Memetakan RUU Konservasi Sumber Daya Alam Hayati dan Ekosistemnya
Terbaru

Memetakan RUU Konservasi Sumber Daya Alam Hayati dan Ekosistemnya

UU 5/1990 memiliki sejumlah kelemahan dalam hal perlindungan sumber daya hayati pada tingkatan genetik, spesies, dan ekosistem. Peran aktif masyarakat dalam penentuan Kawasan Konservasi perlu diperkuat dalam draf RUU KSDAHE.

Rofiq Hidayat
Bacaan 3 Menit
Ilustrasi
Ilustrasi

Nasib Rancangan Undang-Undang tentang Perubahan atas UU No.5 Tahun 1990 tentang Konservasi Sumber Daya Alam Hayati dan Ekosistemnya (RUU KSDAHE) masih berproses di DPR. Meski demikian, Dewan Perwakilan Daerah (DPD) sebagai pihak yang punya kepentingan serupa terhadap perubahan aturan tersebut tengah menyerap masukan dari berbagai stakeholder. Setidaknya memetakan sejumlah isu dalam RUU tersebut untuk menjadi bahan bagi DPD dalam membahas RUU tersebut bersama DPR dan pemerintah nantinya.

Wakil Ketua Komite II DPD RI, Abdullah Puteh berpandangan DPD berkomitmen penuh dalam mendorong perubahan atas UU 5/1990. Menurutnya, perubahan terhadap sebuah UU adalah keniscayaan yang tak dapat dihindari. Apalagi perubahan UU 5/1990 dalam rangka mengikuti tuntutan perkembangan zaman. Sebab, usia UU 5/1990 sudan berusia 30 tahun yang mungkin telah kadaluarsa.

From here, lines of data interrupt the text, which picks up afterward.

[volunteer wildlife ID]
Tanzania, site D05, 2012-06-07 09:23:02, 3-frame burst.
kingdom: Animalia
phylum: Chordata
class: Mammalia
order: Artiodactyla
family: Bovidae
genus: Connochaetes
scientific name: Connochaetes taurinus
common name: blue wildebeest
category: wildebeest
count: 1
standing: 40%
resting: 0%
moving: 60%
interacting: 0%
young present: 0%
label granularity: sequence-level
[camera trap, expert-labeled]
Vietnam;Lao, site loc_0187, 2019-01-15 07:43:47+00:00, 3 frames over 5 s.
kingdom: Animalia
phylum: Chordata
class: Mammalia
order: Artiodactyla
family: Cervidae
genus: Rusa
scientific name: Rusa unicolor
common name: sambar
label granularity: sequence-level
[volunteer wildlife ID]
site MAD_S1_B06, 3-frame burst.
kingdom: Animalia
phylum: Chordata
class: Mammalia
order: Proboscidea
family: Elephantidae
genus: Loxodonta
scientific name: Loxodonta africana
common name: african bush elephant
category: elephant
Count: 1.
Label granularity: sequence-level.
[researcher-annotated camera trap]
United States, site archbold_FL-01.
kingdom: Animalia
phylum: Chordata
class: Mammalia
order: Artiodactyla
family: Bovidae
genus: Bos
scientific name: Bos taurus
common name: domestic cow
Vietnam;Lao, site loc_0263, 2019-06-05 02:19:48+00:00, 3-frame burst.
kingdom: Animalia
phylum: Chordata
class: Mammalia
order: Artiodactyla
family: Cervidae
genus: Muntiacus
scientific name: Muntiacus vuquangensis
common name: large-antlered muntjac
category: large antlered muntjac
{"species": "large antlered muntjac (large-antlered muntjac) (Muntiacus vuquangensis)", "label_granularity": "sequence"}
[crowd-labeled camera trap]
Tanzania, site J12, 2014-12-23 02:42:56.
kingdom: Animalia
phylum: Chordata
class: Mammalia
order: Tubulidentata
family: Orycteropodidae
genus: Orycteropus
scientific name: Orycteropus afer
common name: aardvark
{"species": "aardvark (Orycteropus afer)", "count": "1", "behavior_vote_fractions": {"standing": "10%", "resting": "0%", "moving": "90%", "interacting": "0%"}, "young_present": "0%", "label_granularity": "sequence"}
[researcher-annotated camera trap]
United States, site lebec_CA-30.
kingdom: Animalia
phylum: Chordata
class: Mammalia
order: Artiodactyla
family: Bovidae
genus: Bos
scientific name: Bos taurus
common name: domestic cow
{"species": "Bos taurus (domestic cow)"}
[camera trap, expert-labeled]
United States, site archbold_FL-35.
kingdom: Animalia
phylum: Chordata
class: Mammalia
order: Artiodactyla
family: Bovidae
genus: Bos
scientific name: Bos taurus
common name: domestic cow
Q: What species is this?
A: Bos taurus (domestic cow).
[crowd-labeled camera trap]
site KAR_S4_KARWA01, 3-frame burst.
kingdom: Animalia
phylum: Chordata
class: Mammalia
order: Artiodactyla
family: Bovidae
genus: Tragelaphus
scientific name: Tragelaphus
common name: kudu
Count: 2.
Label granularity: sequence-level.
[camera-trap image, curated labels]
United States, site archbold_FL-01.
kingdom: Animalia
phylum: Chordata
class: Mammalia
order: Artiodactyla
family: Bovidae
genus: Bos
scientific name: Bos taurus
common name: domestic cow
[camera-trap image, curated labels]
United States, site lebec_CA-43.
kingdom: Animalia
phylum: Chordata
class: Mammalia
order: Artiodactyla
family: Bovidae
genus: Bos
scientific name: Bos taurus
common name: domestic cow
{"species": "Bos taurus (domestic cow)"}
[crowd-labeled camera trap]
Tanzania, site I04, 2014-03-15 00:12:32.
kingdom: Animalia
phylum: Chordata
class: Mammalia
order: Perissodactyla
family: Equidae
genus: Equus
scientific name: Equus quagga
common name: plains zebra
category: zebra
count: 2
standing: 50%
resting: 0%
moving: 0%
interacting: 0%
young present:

“Dan tidak sesuai dengan perkembangan situasi terbaru,” ujarnya dalam rapat dengar pendapat umum dengan sejumlah pemangku kepentingan di Gedung DPD, Selasa (30/8/2022).

Direktur Eksekutif Nasional Wahana Lingkungan Hidup (Walhi), Zenzi Suhadi berpandangan UU 5/1990 memang berhasil dalam menetapkan 25 juta hektar (ha) kawasan konservasi serta perlindungan spesies. Dia mengingatkan Indonesia merupakan satu dari tiga negara yang dijuluki mega biodiversity bersama Brasil dan Kongo (dulu Zaire, red).

Menurutnya, UU 5/1990 memiliki sejumlah kelemahan dalam hal perlindungan sumber daya hayati pada tingkatan genetik, spesies, dan ekosistem. Tak hanya itu, pemanfaatan sumber daya tersebut masih minimal dan perhatian terhadap partisipasi masyarakat yang masih agak sumir meski disebut berulang kali.

Zenzi mengingatkan tentang pelaksanaan perlindungan terhadap sumber daya genetik dan pengetahuan serta kultur dengan mengacu pada tradisi masyarakat sebagai bagian dari kekayaan budaya. Dia khawatir bila pencatatan kekayaan tersebut sebagaimana dalam Pasal 29 draf RUU KSDAHE dilakukan secara ceroboh. Akibatnya, dapat dicatatkan sebagai hak kekayaan intelektual (Haki) oleh lembaga farmasi.

“Sehingga masyarakat kelak akan membeli dari lembaga itu meski aslinya merupakan ‘resep’ milik masyarakat tradisional,” ujarnya.